── INFORMATION GIVEN

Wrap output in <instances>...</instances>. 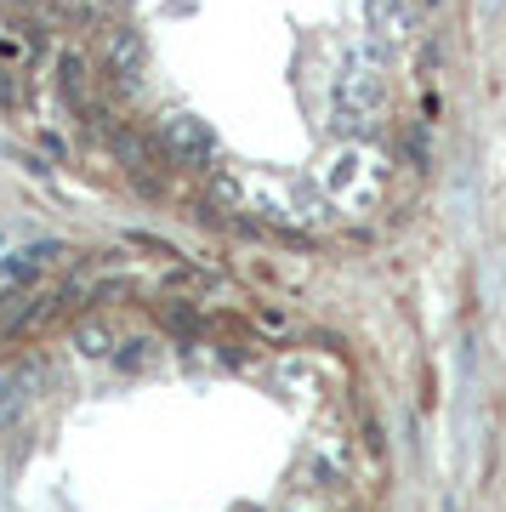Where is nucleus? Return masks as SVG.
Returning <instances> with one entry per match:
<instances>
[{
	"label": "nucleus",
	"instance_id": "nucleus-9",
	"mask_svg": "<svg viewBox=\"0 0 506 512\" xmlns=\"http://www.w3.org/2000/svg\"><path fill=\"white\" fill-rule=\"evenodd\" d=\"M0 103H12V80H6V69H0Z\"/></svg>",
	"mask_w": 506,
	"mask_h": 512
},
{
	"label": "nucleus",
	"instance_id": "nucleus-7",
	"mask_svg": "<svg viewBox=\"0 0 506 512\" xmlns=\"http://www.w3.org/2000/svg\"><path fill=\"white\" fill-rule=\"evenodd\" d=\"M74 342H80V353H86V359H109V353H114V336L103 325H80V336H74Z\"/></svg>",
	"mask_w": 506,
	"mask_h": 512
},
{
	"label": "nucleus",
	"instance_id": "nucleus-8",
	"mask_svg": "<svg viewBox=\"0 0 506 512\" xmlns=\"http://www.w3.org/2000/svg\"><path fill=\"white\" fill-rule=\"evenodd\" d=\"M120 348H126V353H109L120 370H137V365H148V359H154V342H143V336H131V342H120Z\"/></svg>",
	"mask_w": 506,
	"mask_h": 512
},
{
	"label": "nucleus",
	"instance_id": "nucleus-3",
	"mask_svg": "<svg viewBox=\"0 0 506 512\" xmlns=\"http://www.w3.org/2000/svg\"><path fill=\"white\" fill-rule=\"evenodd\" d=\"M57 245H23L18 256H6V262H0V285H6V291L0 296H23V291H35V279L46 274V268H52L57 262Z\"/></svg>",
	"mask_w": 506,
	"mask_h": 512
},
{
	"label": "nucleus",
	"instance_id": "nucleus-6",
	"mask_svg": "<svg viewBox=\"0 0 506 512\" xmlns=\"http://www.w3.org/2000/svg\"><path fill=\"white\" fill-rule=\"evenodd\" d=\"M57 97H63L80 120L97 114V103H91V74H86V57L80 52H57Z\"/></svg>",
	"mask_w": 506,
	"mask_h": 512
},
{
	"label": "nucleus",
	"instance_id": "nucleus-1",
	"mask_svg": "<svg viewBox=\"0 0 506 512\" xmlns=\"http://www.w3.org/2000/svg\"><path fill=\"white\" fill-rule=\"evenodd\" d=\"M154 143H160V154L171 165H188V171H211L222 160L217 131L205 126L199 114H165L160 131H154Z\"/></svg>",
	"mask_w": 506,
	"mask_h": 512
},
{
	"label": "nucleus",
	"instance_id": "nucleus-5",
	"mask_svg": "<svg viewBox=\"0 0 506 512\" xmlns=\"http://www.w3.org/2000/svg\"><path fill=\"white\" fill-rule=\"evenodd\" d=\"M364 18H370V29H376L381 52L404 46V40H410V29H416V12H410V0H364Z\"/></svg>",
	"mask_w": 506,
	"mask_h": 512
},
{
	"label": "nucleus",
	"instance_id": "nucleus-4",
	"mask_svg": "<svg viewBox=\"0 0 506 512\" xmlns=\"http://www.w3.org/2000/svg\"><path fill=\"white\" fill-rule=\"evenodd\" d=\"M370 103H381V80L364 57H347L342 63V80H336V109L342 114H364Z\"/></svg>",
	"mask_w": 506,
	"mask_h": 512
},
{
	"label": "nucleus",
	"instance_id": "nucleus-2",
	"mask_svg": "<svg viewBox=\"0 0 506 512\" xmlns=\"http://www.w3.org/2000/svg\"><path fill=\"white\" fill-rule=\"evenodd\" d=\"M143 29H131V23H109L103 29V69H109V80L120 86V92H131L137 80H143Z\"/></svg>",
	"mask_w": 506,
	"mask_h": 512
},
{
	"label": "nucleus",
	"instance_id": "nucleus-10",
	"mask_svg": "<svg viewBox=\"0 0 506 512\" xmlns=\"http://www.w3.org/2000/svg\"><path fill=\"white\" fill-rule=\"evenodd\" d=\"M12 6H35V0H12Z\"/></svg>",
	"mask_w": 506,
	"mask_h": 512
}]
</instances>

────
── INFORMATION GIVEN

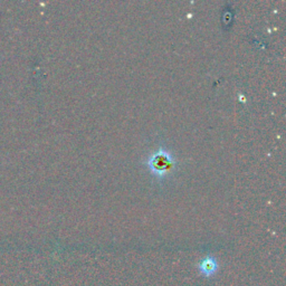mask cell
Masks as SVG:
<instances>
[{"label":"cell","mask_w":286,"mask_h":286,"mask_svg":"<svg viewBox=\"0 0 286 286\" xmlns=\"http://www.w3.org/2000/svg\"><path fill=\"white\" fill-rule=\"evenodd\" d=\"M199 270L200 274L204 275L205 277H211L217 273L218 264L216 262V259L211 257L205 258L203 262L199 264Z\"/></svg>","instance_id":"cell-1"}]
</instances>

────
── INFORMATION GIVEN

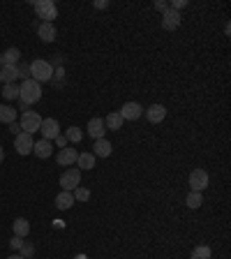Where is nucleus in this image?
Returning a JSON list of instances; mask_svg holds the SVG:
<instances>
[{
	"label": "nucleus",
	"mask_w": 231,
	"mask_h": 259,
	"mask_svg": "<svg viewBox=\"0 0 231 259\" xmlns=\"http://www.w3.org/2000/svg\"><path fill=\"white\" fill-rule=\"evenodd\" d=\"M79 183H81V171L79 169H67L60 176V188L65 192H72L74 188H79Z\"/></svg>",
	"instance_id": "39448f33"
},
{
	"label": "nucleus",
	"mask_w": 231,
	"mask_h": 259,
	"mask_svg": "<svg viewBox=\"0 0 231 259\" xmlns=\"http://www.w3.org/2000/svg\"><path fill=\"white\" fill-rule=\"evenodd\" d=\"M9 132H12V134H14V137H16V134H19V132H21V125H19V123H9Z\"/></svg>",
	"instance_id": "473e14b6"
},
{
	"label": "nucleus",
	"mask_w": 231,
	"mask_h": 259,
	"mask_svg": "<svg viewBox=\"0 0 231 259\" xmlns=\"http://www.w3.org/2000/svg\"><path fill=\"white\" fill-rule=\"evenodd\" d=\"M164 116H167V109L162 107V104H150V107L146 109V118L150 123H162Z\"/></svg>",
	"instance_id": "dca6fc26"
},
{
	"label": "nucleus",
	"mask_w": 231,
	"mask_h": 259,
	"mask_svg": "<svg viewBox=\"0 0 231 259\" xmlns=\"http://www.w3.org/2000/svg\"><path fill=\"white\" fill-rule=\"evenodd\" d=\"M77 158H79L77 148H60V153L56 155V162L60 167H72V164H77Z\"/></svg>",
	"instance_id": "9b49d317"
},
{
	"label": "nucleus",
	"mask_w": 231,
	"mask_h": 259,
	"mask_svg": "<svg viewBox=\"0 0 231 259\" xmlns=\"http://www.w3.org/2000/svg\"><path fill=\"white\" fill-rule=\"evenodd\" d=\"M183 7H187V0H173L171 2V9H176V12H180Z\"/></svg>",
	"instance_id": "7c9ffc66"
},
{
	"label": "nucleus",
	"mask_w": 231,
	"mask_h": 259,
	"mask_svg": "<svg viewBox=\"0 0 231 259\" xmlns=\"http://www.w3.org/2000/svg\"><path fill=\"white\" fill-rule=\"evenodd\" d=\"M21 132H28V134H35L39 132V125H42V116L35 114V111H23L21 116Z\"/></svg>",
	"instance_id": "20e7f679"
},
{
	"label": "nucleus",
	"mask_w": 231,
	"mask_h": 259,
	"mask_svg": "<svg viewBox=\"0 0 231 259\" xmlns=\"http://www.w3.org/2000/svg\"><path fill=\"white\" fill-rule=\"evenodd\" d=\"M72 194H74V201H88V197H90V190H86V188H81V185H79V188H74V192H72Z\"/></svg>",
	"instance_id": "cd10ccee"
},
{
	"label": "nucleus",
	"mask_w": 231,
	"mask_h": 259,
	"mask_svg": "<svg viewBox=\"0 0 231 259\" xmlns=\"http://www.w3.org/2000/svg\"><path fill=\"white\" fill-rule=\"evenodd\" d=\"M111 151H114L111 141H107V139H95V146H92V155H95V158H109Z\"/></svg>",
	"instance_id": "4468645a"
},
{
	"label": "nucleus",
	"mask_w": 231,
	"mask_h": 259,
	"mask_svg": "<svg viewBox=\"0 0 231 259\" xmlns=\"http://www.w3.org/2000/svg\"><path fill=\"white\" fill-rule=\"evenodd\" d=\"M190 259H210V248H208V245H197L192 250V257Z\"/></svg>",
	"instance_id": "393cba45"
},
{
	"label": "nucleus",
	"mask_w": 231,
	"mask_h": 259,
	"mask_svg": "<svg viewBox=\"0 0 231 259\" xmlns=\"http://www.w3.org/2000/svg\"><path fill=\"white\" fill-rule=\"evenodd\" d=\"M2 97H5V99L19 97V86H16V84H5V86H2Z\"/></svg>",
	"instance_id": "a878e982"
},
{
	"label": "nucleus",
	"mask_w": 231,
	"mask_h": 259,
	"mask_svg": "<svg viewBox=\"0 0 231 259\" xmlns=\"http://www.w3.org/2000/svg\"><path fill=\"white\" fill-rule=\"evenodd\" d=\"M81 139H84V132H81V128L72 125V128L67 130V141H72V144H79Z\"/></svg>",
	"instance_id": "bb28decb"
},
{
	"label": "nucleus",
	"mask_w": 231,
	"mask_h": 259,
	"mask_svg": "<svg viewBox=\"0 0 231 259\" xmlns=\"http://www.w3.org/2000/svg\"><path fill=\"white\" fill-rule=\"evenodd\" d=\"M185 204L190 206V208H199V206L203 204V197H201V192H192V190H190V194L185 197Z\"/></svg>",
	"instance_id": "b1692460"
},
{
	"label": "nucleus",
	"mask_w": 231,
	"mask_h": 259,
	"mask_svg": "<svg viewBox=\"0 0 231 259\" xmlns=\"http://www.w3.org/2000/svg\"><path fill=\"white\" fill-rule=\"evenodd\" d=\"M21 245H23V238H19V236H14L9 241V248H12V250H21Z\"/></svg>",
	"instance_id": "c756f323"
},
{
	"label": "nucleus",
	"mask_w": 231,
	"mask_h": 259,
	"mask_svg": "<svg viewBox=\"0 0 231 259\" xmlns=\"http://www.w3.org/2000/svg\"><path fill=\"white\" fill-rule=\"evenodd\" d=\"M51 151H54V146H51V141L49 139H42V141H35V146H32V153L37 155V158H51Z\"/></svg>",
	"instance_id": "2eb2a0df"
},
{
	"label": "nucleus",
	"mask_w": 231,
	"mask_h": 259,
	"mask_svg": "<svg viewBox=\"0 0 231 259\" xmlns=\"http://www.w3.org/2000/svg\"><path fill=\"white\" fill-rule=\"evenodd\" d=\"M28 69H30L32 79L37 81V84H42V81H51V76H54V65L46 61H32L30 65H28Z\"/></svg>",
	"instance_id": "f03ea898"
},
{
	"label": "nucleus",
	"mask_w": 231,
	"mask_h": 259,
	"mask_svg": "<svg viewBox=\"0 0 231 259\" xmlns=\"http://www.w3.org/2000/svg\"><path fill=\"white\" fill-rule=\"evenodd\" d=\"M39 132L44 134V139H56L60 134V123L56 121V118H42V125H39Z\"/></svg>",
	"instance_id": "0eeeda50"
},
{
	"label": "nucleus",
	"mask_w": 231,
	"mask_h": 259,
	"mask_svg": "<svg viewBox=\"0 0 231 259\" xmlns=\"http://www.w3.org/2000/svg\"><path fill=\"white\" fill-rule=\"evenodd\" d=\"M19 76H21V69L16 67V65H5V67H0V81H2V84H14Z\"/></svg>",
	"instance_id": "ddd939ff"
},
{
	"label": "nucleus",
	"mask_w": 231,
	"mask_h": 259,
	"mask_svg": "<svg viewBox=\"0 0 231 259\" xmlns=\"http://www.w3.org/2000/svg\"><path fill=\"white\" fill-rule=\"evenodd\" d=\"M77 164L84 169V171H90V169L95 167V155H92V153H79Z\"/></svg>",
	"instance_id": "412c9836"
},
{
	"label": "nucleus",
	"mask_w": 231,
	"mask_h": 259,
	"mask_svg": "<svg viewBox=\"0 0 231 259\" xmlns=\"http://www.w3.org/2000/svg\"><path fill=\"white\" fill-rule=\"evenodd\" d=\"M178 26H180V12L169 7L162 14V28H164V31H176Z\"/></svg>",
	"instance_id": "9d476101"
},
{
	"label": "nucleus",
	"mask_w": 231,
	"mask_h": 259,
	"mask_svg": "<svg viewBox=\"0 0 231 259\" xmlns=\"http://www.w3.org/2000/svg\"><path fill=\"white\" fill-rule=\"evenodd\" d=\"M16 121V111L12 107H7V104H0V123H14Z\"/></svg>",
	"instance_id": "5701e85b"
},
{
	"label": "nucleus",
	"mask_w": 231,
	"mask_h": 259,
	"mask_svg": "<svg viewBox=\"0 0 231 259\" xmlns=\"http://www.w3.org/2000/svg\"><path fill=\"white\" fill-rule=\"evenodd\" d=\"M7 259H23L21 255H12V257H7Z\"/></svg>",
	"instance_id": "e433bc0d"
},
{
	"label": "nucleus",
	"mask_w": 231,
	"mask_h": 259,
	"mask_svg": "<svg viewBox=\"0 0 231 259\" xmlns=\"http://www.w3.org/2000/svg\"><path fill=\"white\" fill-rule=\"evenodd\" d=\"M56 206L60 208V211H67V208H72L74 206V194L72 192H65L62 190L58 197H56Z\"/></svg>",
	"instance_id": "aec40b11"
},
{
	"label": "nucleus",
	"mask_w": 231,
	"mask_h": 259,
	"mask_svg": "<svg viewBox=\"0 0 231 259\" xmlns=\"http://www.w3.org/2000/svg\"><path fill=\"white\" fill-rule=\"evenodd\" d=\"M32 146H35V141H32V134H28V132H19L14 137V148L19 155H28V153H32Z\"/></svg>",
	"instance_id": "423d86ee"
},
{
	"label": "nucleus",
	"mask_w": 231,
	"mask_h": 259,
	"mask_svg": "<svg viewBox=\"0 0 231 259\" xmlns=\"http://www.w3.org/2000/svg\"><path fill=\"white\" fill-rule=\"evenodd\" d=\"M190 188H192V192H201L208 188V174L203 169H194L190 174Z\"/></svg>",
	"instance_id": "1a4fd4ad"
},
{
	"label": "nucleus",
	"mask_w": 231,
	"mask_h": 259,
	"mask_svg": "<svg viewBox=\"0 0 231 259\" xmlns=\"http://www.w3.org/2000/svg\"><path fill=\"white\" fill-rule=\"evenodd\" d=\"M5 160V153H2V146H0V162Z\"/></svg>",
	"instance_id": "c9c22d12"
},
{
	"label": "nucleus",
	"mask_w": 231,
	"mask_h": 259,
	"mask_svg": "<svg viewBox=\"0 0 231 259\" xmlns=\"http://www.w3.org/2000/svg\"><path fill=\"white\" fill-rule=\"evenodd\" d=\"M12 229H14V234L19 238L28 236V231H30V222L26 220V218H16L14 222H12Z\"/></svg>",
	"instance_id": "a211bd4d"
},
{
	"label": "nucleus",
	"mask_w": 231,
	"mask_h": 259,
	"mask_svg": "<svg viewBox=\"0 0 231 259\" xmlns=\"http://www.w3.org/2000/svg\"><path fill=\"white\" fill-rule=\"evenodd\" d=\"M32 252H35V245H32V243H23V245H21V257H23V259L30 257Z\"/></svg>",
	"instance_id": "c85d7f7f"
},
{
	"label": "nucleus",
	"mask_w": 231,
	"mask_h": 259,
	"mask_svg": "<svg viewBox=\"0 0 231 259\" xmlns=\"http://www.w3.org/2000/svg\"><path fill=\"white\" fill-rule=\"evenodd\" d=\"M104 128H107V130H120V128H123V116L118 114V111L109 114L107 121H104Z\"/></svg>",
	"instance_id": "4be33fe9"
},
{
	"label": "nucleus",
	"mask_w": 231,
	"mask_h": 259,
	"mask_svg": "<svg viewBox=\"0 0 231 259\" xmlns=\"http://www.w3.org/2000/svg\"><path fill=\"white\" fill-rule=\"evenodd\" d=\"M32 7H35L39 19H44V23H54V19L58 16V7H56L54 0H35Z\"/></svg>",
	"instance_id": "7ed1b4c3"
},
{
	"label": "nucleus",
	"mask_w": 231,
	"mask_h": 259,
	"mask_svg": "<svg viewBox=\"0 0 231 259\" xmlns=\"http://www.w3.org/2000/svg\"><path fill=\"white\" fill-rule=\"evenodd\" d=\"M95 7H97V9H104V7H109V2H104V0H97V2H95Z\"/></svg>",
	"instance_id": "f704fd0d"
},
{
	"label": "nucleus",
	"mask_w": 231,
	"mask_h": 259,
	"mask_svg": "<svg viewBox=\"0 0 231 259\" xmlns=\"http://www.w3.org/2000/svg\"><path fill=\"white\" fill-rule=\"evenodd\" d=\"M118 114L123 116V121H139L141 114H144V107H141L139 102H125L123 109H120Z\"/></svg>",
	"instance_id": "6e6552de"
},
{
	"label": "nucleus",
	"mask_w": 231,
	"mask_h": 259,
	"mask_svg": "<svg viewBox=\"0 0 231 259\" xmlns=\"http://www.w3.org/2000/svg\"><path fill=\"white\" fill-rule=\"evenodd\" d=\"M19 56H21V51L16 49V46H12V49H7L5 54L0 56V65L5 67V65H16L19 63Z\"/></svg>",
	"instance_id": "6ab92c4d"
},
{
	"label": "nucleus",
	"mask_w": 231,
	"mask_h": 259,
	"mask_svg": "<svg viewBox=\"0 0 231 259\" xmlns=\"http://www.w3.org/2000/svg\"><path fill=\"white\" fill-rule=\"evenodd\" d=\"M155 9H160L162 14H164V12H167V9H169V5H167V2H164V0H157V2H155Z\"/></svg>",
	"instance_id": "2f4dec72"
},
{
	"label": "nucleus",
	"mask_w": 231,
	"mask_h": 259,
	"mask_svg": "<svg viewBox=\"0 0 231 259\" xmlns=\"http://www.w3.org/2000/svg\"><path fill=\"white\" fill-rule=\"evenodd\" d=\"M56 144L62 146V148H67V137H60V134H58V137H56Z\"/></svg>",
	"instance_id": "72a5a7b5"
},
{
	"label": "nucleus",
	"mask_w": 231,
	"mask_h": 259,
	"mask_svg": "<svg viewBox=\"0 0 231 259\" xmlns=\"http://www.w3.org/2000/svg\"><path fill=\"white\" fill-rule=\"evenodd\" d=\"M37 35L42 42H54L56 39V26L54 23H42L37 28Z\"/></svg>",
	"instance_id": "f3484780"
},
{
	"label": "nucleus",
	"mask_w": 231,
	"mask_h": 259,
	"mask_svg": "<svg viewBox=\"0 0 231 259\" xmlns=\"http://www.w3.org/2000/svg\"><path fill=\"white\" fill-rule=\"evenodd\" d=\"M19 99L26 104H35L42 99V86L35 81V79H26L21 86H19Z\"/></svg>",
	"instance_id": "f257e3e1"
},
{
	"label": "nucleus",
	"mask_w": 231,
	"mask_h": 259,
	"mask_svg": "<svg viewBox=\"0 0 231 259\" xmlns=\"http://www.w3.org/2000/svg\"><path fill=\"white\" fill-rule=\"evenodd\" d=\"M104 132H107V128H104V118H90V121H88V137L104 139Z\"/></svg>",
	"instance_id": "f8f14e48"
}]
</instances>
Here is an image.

────

■ TASK TO COMPLETE ■
Pick out every line in the entries above that contains the word "Returning" and copy each of those lines in full.

■ ANSWER TO THE PROBLEM ■
Returning <instances> with one entry per match:
Returning a JSON list of instances; mask_svg holds the SVG:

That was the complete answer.